Each drone he destroyed, each shot he fired, carried the fury of violated autonomy. His face remained an icy mask, but the blaster's power setting had been cranked to maximum.
Barriss moved like violence incarnated. Her lightsaber deflected incoming fire with textbook precision, but her Force techniques held nothing back. Drones crumpled, crushed by invisible pressure. Converted subjects found themselves hurled bodily into their comrades. Her face twisted with each execution—images of the younglings, of what they'd become, burning behind her eyes.
The rage and grief made her faster. Deadlier. Each block and strike carried the weight of personal vendetta.
Aayla fought with both lightsabers gripped in a two-handed stance, the green and blue blades weaving patterns of destruction through the mechanical horde. She'd trained for years to master dual-blade combat. Now that training expressed itself in elegant, lethal efficiency.
Scott—still towering at full giant-size—swatted drones from the air like insects. Flash and Cameron perched on his shoulders, their blaster rifles providing covering fire for any angle Scott's massive hands couldn't reach. The ARC troopers had turned the Avenger into a mobile weapons platform.

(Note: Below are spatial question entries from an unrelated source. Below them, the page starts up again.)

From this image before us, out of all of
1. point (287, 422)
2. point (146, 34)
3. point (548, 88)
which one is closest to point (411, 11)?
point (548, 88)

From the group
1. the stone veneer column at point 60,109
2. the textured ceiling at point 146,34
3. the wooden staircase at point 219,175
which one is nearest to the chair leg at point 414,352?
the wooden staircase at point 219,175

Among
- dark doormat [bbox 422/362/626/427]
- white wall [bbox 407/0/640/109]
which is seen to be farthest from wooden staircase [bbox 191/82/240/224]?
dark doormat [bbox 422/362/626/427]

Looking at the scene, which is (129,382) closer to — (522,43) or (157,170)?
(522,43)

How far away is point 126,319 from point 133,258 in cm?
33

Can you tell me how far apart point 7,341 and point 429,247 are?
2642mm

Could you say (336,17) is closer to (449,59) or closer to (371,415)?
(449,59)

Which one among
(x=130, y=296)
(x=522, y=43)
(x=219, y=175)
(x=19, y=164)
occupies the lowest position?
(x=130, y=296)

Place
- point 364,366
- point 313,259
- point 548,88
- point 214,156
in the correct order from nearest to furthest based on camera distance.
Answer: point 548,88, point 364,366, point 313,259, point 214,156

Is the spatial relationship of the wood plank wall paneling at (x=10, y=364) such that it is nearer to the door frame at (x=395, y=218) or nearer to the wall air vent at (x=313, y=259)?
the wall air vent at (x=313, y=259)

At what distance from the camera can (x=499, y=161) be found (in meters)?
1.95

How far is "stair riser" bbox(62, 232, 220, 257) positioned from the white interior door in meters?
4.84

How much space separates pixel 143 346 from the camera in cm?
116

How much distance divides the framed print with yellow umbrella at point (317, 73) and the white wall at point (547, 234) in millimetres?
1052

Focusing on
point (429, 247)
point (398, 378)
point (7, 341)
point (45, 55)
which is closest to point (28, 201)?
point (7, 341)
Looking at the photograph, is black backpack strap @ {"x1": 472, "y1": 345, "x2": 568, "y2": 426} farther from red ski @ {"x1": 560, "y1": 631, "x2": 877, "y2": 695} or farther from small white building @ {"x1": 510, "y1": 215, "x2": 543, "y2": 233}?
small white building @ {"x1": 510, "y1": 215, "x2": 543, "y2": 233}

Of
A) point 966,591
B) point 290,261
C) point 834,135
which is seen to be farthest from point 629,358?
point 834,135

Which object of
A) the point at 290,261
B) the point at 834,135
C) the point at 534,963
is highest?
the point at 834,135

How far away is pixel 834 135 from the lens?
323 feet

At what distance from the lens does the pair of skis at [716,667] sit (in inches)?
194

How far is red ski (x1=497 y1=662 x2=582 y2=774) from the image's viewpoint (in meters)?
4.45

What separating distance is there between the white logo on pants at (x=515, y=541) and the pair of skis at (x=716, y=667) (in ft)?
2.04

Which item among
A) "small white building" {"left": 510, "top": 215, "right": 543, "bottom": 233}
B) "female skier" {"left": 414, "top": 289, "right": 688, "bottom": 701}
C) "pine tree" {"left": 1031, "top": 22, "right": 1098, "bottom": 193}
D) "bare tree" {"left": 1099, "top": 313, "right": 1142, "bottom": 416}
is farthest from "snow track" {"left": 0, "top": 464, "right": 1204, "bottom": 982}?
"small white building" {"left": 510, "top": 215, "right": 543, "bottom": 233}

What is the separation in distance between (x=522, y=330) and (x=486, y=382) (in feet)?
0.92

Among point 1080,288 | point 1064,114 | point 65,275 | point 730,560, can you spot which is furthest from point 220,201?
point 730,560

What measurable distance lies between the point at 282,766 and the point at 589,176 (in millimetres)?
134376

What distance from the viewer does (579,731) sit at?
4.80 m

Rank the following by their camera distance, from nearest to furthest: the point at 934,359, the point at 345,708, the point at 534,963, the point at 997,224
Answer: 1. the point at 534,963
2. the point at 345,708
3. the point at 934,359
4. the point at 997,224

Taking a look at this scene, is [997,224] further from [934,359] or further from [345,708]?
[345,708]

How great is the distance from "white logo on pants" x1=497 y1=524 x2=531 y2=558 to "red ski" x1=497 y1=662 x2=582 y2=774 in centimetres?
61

"On your six, Scott!" Flash called out, squeezing off three rapid shots.
"Thanks—got it!" Scott's hand came around, crushing the flanking drones.
"Contact rear!" Cameron swiveled, his rifle barking. "They're trying to circle!"
Then Steve's voice cut through the chaos: "Sorry we're late. Ran into some traffic."
His team emerged from a side corridor, shield leading, clone troopers in perfect formation behind him. The effect on morale was instantaneous. Clone soldiers cheered. Civilians found renewed strength. Even some of the Jedi allowed themselves small smiles.
Several troopers moved to the barricades, dismantling sections to allow Steve's team through.
"Nice of you to join us, Cap," Aayla called, deflecting a blaster bolt past his head.
Steve grinned, shield already spinning toward the next target. "Yeah, well—when you've been doing this as long as I have—"
"You two are impossible," Natasha muttered, though her lips quirked as she caught Bly's knowing look from across the platform. The clone commander's shoulders shook with silent laughter before he returned to coordinating fire sectors.
The technician did a quick headcount, data slate updating in real-time. "We're missing people. Vos and Delta Team haven't made it back yet."
Aayla's montrals twitched—sensing danger, reading tactical possibilities. Her voice carried across the platform: "Get reinforcements on the comm. We need support, now!"